I waited for him to resume. This could be everything or nothing. We specialized in crying wolf, in claiming victory, in paper triumphs and false alarms. Marcos had used the bases against the Americans: as long as he remained in power, Clark and Subic were safe. Aquino had equivocated. The bases had to go eventually, she said. Meanwhile, however, the lease might be renegotiated. Three years at $481 million per year—one third of what we’d originally asked—was enough for us to permit our sovereignty to be violated until 1991. Meanwhile, negotiations continued. We were still selling ourselves.
“It’s just not worth it,” Porter said, “that’s what they’re saying. Putting up with your bullshit and paying more to listen to it. It’s not official yet. Your politicians might change their mind. It wouldn’t be the first time. But we think they’ll vote the next treaty down and we’re not too upset about it. We’re walking away. It’ll be a year, eighteen months, before the great moment arrives. But it’s starting now.”
He might be wrong. That was my first thought. No American knew what violations of language and logic Filipino politicians perpetrated every day, how they posed and postured, how they changed positions, switched sides, betrayed their allies, their constituents, themselves. He might be wrong, I thought. Then I realized that I wasn’t thinking he might be wrong.
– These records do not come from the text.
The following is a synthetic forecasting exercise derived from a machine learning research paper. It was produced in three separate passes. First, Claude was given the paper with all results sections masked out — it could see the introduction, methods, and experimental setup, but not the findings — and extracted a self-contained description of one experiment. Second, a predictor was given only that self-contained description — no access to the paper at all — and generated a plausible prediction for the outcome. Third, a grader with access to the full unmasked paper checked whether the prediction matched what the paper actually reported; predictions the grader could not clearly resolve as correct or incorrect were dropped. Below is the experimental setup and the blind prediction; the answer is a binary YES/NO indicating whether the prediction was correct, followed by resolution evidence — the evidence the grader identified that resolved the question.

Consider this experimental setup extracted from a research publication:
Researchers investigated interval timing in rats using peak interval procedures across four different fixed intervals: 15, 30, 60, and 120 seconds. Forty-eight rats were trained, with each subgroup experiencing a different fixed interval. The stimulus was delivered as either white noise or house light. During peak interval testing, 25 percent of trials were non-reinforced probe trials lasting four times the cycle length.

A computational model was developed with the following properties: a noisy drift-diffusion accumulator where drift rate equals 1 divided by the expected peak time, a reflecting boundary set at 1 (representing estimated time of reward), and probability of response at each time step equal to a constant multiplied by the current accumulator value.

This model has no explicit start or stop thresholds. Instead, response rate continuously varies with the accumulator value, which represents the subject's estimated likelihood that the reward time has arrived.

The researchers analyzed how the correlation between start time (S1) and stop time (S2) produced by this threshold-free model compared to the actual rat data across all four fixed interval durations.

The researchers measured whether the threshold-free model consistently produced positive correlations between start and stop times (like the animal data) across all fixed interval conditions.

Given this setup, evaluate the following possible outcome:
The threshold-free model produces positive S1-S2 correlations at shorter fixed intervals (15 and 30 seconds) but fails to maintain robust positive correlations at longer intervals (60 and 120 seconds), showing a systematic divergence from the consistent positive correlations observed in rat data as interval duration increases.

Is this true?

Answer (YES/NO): NO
I was hoping; anyway, half-hoping.
“I wanted you to know,” Porter said. “I wanted to be the one to tell you. That way I could ask you something and get you to answer before you have much time to think about it. …”
He gestured around the dining room. I saw tables full of Americans, most of them at coffee and dessert. Ice cream or pie. Ice cream and pie. Beyond them, the beach, the baseball fields, the ship repair facility, machine shops, offices and barracks, airstrips, golf course. Would the aborigines move into the housing? Would the rain forest prevail? Would the meek inherit the base?
“Tell me … tell me what you think. …”
I couldn’t say.
“You’re going to miss us,” he said.
“I admit it,” I said, recovering a little. “I’ll miss you. That doesn’t make me want to keep you. And it shouldn’t make you stay.”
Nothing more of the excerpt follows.